* [To be done]: Update the lines starting at the line that has "Of the options given as" and stopping after the line that has "887 centimetres". Write them out again with "church facade" changed to "cathedral front" and everything else left the same.

[START Data provided]

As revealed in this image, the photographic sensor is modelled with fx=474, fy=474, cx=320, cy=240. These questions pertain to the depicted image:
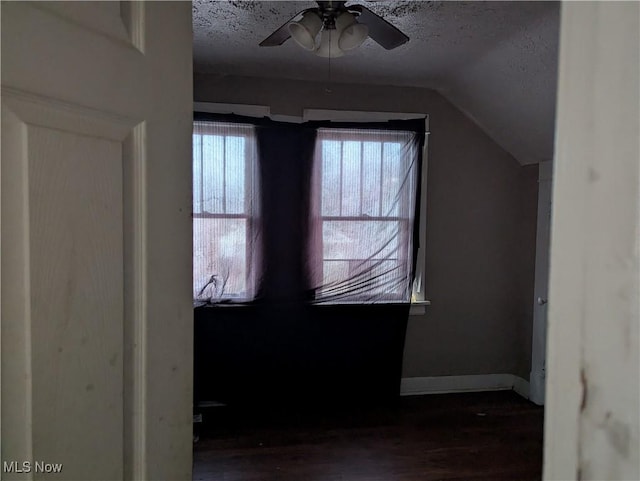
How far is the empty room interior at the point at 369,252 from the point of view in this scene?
313cm

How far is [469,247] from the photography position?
12.4 ft

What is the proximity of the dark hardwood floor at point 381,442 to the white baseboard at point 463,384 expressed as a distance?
0.08 metres

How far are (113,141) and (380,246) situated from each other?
2991 millimetres

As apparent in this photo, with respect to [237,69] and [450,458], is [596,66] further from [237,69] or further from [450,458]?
[237,69]

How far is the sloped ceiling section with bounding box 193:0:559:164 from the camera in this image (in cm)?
233

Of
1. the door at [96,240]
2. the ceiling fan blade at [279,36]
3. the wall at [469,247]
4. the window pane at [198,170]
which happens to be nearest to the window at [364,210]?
the wall at [469,247]

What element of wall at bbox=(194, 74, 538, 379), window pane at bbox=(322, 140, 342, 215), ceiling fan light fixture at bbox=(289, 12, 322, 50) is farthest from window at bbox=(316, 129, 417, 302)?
ceiling fan light fixture at bbox=(289, 12, 322, 50)

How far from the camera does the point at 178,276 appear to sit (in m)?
0.81

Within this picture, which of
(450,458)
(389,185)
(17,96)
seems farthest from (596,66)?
(389,185)

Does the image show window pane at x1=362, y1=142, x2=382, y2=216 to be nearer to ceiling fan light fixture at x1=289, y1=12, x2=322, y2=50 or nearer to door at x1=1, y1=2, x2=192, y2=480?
ceiling fan light fixture at x1=289, y1=12, x2=322, y2=50

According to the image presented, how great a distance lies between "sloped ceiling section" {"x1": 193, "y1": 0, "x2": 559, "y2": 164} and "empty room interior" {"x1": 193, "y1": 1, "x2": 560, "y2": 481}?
0.02m

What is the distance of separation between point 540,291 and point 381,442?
1.68 meters

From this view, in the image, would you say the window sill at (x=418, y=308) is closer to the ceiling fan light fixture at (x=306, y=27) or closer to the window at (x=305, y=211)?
the window at (x=305, y=211)

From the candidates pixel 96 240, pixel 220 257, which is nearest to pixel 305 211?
pixel 220 257
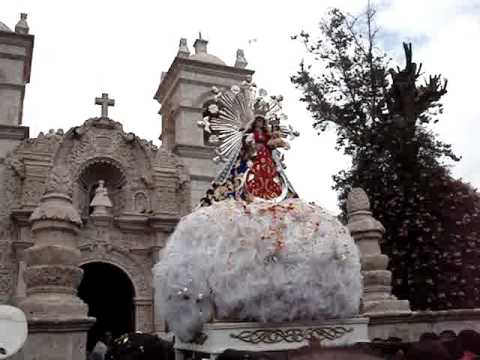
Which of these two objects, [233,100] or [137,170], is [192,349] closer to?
[233,100]

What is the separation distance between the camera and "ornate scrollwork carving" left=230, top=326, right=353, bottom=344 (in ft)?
12.3

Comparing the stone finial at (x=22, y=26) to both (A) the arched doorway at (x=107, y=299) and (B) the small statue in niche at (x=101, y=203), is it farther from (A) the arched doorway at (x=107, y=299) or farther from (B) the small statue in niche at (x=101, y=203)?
(A) the arched doorway at (x=107, y=299)

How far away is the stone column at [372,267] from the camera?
7.18 meters

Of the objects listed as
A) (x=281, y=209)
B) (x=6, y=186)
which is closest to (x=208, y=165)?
(x=6, y=186)

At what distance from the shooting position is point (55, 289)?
572cm

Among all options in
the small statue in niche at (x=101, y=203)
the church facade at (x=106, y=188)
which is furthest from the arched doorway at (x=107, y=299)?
the small statue in niche at (x=101, y=203)

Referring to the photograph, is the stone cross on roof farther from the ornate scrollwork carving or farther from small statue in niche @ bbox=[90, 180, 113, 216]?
the ornate scrollwork carving

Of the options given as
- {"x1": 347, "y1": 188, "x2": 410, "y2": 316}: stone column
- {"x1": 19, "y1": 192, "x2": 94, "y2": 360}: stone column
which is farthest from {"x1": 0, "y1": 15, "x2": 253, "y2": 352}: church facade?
{"x1": 347, "y1": 188, "x2": 410, "y2": 316}: stone column

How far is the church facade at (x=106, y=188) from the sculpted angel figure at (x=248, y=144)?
887 centimetres


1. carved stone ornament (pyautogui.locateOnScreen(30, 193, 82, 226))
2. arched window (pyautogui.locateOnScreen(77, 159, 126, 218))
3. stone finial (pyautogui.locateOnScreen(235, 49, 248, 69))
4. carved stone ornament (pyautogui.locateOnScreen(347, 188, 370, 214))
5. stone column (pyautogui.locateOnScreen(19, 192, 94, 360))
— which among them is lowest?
stone column (pyautogui.locateOnScreen(19, 192, 94, 360))

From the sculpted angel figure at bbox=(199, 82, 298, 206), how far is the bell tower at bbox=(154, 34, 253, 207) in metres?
11.2

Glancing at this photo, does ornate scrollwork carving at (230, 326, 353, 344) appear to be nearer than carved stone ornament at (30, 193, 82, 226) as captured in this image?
Yes

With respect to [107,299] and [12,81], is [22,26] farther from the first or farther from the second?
[107,299]

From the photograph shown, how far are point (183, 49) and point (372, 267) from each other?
14.8 m
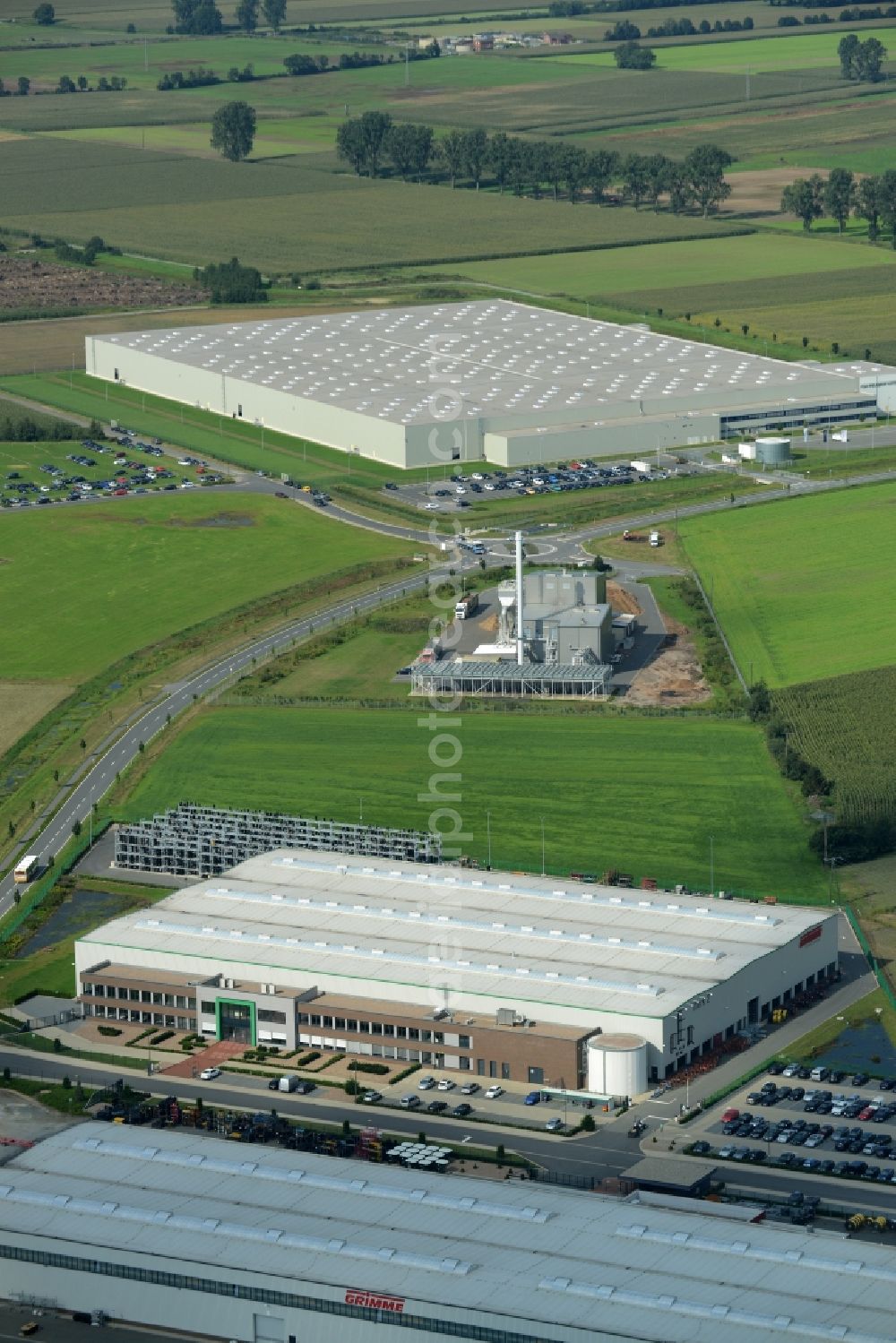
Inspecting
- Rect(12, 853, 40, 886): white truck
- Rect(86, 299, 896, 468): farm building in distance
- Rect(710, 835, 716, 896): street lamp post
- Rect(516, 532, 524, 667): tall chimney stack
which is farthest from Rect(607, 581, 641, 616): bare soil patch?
Rect(12, 853, 40, 886): white truck

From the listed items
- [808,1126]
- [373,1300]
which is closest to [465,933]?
[808,1126]

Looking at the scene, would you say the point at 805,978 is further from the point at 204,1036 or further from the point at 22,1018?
the point at 22,1018

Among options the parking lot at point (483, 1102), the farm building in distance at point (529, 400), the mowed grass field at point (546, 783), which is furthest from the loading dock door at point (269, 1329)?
the farm building in distance at point (529, 400)

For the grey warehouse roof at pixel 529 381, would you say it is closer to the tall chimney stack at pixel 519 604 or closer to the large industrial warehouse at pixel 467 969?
the tall chimney stack at pixel 519 604

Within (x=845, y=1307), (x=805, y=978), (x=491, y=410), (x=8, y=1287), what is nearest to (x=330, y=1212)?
(x=8, y=1287)

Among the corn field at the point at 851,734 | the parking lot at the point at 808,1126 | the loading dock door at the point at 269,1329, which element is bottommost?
the parking lot at the point at 808,1126

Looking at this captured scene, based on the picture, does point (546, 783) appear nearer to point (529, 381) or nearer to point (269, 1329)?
point (269, 1329)
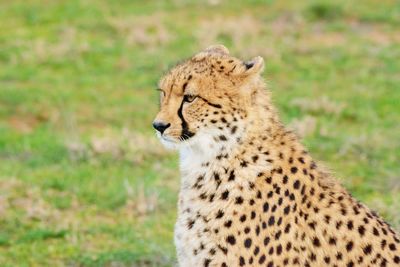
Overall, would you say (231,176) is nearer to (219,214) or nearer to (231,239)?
(219,214)

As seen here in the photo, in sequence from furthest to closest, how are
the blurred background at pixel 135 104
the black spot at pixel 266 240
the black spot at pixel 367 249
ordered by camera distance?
the blurred background at pixel 135 104, the black spot at pixel 266 240, the black spot at pixel 367 249

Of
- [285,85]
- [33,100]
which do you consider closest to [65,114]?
[33,100]

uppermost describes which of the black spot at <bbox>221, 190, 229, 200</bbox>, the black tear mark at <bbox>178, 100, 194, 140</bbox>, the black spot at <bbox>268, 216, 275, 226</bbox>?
the black tear mark at <bbox>178, 100, 194, 140</bbox>

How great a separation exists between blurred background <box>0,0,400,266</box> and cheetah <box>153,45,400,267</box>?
1.80 metres

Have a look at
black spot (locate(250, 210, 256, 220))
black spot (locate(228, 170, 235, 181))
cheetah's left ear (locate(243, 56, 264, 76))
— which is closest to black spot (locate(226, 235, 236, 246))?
A: black spot (locate(250, 210, 256, 220))

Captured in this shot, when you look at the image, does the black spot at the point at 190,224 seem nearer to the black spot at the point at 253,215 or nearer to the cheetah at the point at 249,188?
the cheetah at the point at 249,188

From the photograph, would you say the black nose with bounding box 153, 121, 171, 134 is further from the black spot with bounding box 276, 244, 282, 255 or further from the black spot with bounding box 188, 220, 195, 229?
the black spot with bounding box 276, 244, 282, 255

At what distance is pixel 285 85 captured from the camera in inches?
444

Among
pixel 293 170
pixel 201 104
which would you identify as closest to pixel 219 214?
pixel 293 170

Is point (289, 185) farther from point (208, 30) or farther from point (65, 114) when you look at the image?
point (208, 30)

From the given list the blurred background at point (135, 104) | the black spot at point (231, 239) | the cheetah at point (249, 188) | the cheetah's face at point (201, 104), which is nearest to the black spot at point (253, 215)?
the cheetah at point (249, 188)

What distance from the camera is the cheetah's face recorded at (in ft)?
15.3

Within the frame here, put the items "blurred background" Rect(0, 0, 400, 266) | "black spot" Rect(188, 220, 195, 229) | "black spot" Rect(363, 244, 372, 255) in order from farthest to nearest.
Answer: "blurred background" Rect(0, 0, 400, 266)
"black spot" Rect(188, 220, 195, 229)
"black spot" Rect(363, 244, 372, 255)

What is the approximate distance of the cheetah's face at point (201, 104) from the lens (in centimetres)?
466
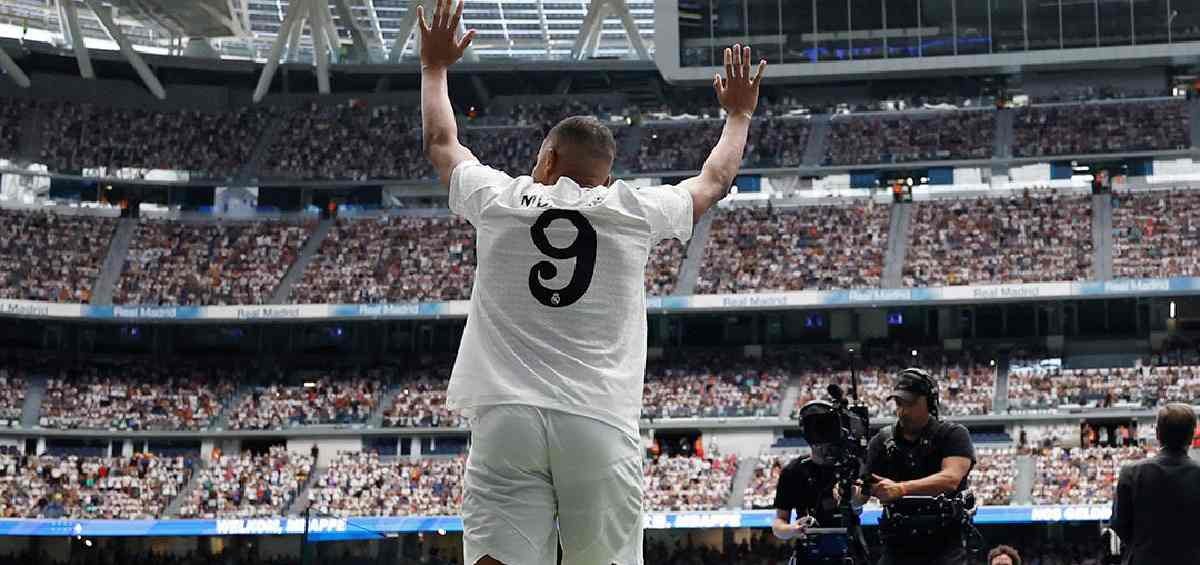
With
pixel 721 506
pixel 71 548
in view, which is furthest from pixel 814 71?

[END Data provided]

* [Answer in full]:
Of the options given as
- {"x1": 347, "y1": 188, "x2": 410, "y2": 316}: stone column
- {"x1": 19, "y1": 192, "x2": 94, "y2": 360}: stone column
which is farthest from {"x1": 0, "y1": 15, "x2": 253, "y2": 352}: cathedral front?
{"x1": 347, "y1": 188, "x2": 410, "y2": 316}: stone column

How far is the cathedral front at (x=106, y=188) from the sculpted angel figure at (x=248, y=144)?
887 centimetres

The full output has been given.